В школе один из учителей физкультуры бывший известный футболист параллельно вёл футбольную секцию, и Витя, со своим другом Андреем, играли за школу. Андрей был старше на три года Вити и Поли, он одинаково хорошо мог играть и в нападении, и в полузащите, но вынужден был стоять в воротах, потому что лучше вратаря, чем он было не найти. Андрей был очень тихим и стеснительным, всегда независимо от того, с кем он шёл и куда, он шёл сзади чуть поодаль, всегда в помещение заходил последним, ни с кем никогда не спорил и даже если был не согласен с собеседником, ограничивался восклицанием: «Да, конечно я вас понял». Учитель истории как-то на уроке упомянула Андрея, сказав задумчиво: «У меня за многолетнюю практику никогда не было такого ученика». Что она имела в виду? А потом добавила: «Я один раз ради эксперимента на уроке спрашиваю, кто готов отвечать и задаю вопрос по теме, которую мы только через полгода должны по программе изучать, а Андрей, как ни в чем не бывало, поднимает руку и отвечает так, как если бы мы только вчера эту тему разбирали. У меня даже сложилось впечатление, что он и не заметил подвоха». Андрей жил вдвоём с мамой, отец у него в своё время, известный музыкант, умер, когда Андрею исполнилось десять лет. Старинный приятель отца пригласил Андрея учиться в музыкальной школе, где тот преподавал, на инструменте отца – фаготе. У этого же педагога в музыкальной школе учился и Витя.

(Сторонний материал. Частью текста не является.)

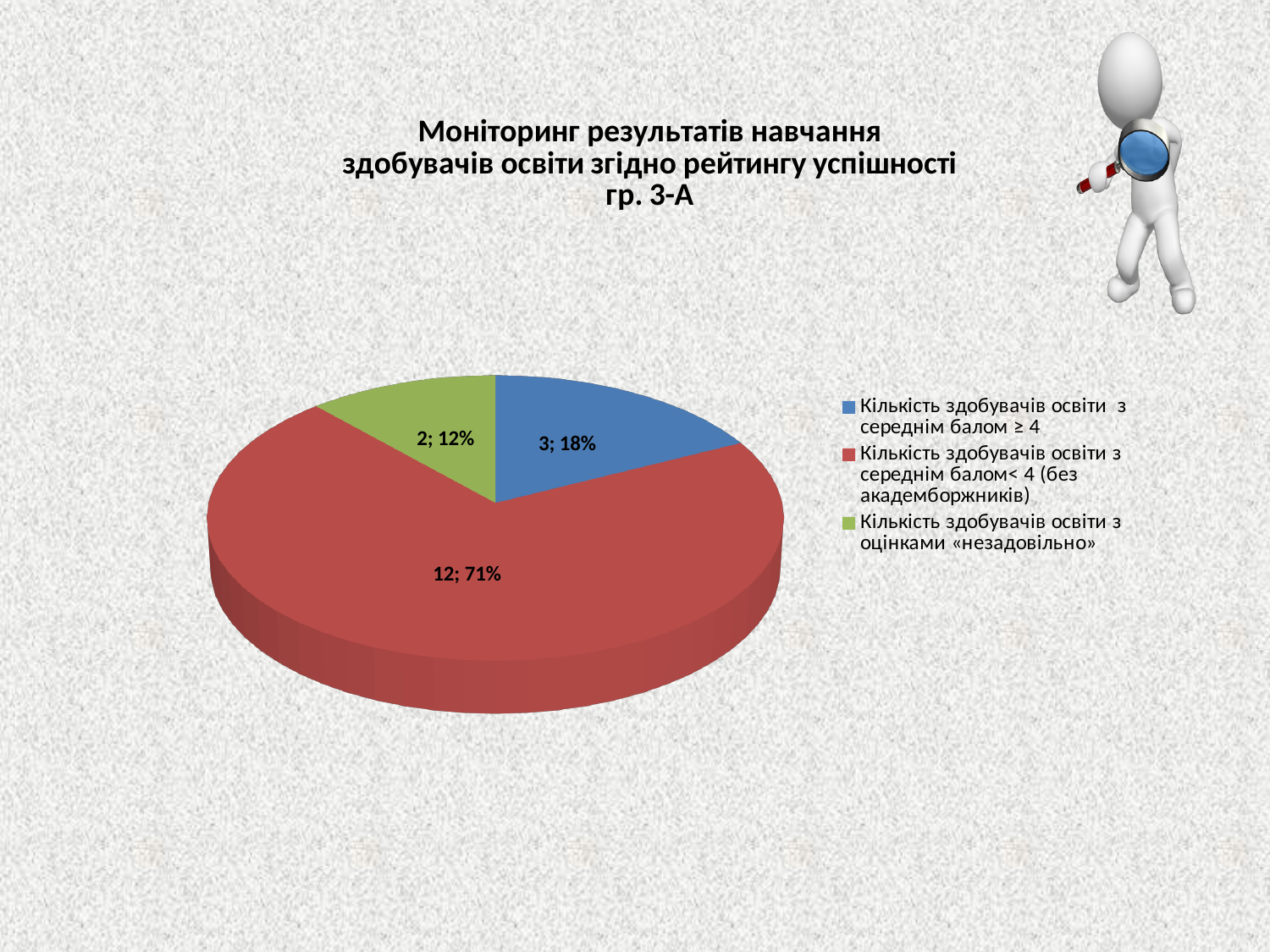
What is the difference between the value for "Кількість здобувачів освіти з середнім балом< 4 (без академборжників)" and the value for "Кількість здобувачів освіти з середнім балом ≥ 4"? 9 How many entries does the legend list? 3 What kind of chart is shown on the slide? pie chart What share of the pie does "Кількість здобувачів освіти з середнім балом< 4 (без академборжників)" take? 71% Which category has the largest slice? Кількість здобувачів освіти з середнім балом< 4 (без академборжників) How many slices does the pie chart have? 3 What colour is the slice for "Кількість здобувачів освіти з середнім балом ≥ 4"? blue What is the value for "Кількість здобувачів освіти з середнім балом< 4 (без академборжників)"? 12 What share of the pie does "Кількість здобувачів освіти з оцінками «незадовільно»" take? 12% Which category has the smallest slice? Кількість здобувачів освіти з оцінками «незадовільно» What is the value for "Кількість здобувачів освіти з оцінками «незадовільно»"? 2 What is the value for "Кількість здобувачів освіти з середнім балом ≥ 4"? 3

Андрей не мог припомнить, когда он подружился с Витей, это вышло как-то не заметно, само собой. Было такое ощущения, что они всегда были знакомы, хотя он и помнил их самую первую беседу в школьной столовой. После уроков Андрей решил пообедать в школе, а не идти домой перед футбольной тренировкой. Он сидел в столовой и читал Богомолова, когда к его столику, не спрашивая разрешения, сел с тарелкой супа Витя. Витю знали все, шумный не опрятный мальчишка из детдома, всегда для всех от него было одно беспокойство. Но Андрея он не раздражал, как многих, наоборот, Андрей, наблюдая за Витей, отмечал в нем внутреннюю собранность, вдумчивость и самое главное самостоятельность. Всегда сдержанный, молчаливый, скорее склонный наблюдать за происходящими перед ним событиями, чем быть их участником, Андрей, всегда для себя отмечал, как Витя на поле во время игры или тренировки младшей группы, всем подсказывает, старается помочь и, что больше всего поражало, так это то, что все свои усилия Витя отдавал команде, не для себя играл, а старался именно чтобы команда играла слаженно, умно. Он сразу для себя отметил, что Витя, ни с кем не ругаясь, никого не заставляя, а только своим отношением, самоотдачей, пониманием, в сущности, управляет всей игрой на поле. Наблюдая за ним, Андрей пришёл к выводу, что тот непогодам умён, и если отбросить из внимания его возраст, импульсивность, дурашливость, что для всех сразу бросается в глаза, то Витя представал тогда чрезвычайно интересным и умным человеком. И сейчас он обращался к Андрею, хотя они ни разу до этого не разговаривали, так как будто они не просто знакомы, а друзья и уже давно: «Привет Андрей, я теперь тоже в вашей команде играю за школу, меня тренер на правый фланг поставил, говорит, что я быстрее всех бегаю и хорошо веду мяч».